**The Photonic Forces group studies light-matter interactions, enhanced by confining photons to very small length scales for appreciable times. A strong focus is the coupling between light and motion in nano-optomechanical systems. Optical and acoustic degrees of freedom, both confined on the nanoscale in tiny optical cavities and vibrating mechanical structures, can strongly interact through radiation pressure forces. This allows extremely precise sensors, new photonic functionality, and control over the motional quantum state of a ‘macroscopic’ object.**

## Quantum measurement and control of mechanical motion

The intimate connection between precise measurements and control over the quantum state of a system is reflected in the notion that a strong measurement can directly affect a system by projecting it in an eigenstate. We study nanophotonic optomechanical systems that can serve as extremely sensitive and fast sensors of mechanical displacement. Using such displacement measurements, we aim to precisely control the quantum state of small mechanical objects.

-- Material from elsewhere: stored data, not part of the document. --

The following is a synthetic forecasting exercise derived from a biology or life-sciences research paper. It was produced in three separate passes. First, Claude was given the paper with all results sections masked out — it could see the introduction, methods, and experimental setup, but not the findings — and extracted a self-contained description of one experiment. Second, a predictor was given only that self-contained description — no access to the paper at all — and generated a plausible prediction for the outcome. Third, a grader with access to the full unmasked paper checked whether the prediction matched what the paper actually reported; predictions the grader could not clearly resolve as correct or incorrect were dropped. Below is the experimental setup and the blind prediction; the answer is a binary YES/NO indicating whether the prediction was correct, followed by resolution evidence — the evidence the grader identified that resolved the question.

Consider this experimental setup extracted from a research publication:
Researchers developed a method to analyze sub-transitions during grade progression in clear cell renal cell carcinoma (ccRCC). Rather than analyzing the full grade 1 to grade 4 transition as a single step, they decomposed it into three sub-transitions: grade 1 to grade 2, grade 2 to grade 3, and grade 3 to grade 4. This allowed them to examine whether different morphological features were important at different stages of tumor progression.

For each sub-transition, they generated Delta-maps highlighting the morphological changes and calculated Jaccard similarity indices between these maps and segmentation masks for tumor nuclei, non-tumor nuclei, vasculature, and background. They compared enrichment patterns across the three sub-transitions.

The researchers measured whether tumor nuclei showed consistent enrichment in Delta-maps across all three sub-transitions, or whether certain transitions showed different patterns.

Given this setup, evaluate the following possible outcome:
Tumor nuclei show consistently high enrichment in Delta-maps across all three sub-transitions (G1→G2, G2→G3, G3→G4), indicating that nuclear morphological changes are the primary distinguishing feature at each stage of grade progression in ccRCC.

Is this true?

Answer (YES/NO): NO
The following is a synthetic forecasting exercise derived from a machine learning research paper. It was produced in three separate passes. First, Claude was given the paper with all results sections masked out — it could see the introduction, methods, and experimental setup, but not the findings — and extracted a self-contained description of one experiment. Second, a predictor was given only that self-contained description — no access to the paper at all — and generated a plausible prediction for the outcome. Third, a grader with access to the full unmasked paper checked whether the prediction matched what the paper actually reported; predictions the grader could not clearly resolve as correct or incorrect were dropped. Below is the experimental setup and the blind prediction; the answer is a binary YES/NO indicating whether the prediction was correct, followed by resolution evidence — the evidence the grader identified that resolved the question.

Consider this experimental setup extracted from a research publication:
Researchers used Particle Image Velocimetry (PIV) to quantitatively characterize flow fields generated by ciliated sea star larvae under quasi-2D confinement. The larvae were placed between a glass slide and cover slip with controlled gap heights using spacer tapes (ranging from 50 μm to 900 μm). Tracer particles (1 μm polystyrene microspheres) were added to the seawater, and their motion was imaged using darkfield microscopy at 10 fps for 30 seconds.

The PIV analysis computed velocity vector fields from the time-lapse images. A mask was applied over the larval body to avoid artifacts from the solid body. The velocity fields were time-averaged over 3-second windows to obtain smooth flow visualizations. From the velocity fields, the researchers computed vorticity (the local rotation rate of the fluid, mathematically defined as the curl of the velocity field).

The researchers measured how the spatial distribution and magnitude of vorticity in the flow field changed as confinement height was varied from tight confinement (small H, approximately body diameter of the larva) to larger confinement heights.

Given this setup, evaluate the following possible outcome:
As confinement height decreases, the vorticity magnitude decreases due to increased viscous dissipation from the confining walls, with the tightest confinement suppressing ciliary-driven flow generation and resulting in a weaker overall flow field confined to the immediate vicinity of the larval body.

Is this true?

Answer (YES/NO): YES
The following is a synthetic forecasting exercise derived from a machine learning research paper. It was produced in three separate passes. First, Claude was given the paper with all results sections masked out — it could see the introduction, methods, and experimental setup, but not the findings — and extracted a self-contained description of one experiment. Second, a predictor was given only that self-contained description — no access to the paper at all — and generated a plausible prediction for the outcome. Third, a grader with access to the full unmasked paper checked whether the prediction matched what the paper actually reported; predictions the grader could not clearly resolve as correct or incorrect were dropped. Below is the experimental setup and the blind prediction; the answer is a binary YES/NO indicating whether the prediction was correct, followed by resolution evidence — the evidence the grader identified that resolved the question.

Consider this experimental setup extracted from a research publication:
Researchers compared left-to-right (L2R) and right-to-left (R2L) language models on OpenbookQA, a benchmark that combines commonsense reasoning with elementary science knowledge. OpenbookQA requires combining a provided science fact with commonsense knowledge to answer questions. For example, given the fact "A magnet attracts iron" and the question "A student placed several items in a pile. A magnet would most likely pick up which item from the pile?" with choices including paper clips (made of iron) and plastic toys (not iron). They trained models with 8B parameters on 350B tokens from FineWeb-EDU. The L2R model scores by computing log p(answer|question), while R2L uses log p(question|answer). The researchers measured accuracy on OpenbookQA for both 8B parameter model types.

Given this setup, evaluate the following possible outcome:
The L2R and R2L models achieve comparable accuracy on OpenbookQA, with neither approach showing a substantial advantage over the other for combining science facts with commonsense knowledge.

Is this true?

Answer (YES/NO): NO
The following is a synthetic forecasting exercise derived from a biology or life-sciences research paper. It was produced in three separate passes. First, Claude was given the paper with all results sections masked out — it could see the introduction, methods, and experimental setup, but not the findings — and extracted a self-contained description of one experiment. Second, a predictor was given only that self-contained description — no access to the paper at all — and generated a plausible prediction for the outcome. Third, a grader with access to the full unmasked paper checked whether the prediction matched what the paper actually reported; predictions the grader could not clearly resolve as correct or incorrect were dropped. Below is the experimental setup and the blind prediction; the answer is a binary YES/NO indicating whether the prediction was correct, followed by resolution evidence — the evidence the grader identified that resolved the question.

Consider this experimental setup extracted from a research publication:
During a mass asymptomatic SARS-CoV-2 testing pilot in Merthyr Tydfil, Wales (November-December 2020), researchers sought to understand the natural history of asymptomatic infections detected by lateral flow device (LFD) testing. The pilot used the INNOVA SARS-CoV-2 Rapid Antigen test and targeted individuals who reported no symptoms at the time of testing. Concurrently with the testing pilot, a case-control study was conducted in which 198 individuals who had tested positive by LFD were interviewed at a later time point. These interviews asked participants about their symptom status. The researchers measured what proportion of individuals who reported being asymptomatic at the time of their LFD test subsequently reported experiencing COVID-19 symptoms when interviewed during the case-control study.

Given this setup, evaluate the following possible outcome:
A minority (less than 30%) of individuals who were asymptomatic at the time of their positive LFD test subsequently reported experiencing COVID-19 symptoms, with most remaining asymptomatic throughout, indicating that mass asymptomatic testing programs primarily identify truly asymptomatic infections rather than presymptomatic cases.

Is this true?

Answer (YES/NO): NO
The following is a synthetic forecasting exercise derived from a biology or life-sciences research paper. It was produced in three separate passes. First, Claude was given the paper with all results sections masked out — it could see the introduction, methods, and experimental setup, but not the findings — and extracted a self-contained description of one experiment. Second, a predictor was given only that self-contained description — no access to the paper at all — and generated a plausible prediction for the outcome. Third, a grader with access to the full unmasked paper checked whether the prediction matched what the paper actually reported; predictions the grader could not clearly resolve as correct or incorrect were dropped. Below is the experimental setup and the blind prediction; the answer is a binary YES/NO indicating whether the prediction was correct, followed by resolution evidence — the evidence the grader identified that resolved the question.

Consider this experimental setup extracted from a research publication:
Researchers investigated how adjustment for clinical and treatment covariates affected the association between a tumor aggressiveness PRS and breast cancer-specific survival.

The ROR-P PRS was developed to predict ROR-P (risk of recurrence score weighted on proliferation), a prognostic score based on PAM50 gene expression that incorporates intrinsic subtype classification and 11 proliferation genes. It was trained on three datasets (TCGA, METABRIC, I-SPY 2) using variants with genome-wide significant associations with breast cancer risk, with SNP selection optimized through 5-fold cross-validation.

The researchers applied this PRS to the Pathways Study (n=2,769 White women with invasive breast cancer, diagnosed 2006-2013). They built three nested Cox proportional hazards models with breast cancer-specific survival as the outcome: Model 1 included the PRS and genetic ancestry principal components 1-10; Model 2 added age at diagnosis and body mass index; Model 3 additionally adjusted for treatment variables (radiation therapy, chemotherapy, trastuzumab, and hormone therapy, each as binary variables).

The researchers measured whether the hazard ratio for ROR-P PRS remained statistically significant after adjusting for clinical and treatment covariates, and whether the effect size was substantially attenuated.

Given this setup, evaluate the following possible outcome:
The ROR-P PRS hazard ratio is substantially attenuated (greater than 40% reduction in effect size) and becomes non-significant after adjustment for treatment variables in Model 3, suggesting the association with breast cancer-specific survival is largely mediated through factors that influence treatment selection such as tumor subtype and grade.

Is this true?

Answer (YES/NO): NO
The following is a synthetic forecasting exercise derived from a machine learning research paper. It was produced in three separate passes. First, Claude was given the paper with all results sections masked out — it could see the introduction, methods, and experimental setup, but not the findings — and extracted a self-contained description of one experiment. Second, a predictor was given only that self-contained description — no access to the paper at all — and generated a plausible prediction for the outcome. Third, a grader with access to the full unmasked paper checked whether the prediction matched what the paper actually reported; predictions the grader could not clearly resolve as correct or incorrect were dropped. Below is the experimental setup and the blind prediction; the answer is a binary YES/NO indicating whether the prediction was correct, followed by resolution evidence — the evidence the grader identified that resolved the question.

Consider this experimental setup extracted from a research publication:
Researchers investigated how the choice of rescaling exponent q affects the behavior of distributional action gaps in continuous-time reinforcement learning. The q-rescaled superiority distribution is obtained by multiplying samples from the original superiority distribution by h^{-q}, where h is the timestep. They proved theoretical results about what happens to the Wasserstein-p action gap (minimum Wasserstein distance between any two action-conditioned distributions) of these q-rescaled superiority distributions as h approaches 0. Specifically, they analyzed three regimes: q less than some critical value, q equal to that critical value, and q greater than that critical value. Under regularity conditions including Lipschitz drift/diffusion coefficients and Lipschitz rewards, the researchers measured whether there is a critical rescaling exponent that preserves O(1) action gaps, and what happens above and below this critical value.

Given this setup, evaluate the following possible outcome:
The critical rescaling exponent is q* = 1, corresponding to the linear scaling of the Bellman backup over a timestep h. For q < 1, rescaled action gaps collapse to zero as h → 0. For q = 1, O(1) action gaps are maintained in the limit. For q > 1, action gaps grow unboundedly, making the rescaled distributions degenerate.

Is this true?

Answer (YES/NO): NO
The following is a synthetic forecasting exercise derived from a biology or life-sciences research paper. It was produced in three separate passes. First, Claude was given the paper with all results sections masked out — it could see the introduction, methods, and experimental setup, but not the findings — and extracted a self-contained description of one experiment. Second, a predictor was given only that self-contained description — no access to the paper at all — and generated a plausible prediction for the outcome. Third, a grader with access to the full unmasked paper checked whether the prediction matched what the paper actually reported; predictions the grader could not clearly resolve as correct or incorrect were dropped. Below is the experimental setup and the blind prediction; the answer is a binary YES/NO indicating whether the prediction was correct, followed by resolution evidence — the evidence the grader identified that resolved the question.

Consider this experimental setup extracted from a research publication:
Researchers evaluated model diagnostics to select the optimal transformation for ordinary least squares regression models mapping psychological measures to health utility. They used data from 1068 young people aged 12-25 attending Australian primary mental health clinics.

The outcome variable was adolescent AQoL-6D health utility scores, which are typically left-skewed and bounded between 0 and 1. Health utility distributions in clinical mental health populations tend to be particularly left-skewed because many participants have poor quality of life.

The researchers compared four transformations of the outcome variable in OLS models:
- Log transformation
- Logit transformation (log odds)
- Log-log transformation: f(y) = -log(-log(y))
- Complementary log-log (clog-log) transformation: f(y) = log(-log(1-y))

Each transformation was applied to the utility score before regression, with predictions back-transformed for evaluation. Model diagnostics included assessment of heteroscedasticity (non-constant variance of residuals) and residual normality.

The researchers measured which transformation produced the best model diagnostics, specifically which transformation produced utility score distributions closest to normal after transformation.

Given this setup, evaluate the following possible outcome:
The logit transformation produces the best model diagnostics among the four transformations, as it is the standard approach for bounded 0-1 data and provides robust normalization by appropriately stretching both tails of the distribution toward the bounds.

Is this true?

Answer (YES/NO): NO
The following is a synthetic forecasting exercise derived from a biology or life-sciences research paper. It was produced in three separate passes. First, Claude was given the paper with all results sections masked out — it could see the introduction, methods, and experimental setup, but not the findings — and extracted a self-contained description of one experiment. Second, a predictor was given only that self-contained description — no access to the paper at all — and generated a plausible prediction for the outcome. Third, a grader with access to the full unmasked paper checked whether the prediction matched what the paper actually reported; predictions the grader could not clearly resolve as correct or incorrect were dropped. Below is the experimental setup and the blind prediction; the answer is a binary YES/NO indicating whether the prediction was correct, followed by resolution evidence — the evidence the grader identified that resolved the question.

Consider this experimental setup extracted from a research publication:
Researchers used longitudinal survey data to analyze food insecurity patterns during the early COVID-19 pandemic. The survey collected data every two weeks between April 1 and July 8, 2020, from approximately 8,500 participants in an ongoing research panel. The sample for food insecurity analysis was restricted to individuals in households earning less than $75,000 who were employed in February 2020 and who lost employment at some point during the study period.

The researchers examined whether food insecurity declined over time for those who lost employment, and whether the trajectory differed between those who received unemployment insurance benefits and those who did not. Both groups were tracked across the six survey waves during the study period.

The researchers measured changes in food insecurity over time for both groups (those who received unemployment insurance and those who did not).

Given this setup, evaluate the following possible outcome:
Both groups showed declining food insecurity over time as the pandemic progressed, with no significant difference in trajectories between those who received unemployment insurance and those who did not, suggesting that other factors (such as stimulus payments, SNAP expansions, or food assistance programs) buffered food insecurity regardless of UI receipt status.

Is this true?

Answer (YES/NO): NO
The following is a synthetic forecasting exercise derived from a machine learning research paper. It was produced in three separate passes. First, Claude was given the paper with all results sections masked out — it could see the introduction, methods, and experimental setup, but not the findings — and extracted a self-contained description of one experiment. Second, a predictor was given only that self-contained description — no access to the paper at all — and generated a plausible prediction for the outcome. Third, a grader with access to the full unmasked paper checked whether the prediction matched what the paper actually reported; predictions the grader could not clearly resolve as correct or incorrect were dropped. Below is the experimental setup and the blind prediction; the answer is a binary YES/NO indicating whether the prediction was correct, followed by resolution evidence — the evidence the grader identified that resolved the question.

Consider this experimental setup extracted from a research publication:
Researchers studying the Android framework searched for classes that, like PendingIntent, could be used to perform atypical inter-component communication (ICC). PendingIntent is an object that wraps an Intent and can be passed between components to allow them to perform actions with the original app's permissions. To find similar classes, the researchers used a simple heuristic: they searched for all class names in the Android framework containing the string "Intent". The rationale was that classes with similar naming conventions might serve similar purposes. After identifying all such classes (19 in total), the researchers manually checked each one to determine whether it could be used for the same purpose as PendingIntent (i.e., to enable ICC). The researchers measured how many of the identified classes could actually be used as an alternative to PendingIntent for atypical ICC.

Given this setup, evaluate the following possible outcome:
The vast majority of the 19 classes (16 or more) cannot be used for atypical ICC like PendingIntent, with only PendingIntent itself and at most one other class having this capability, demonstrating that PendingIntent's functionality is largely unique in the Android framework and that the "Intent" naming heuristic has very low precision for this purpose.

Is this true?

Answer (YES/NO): YES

- R. Leijssen and E. Verhagen,
*Strong optomechanical interactions in a sliced photonic crystal nanobeam*,**Sci. Rep. 5**, 15794, (SI), arXiv:1505.00324 (2015) - R. Leijssen, G. R. La Gala, L. Freisem, J. T. Muhonen, and E. Verhagen,
*Nonlinear cavity optomechanics with nanomechanical thermal fluctuations,***Nature Commun. 8**, 16024 (2017), (SI), arXiv:1612.08072 (2016)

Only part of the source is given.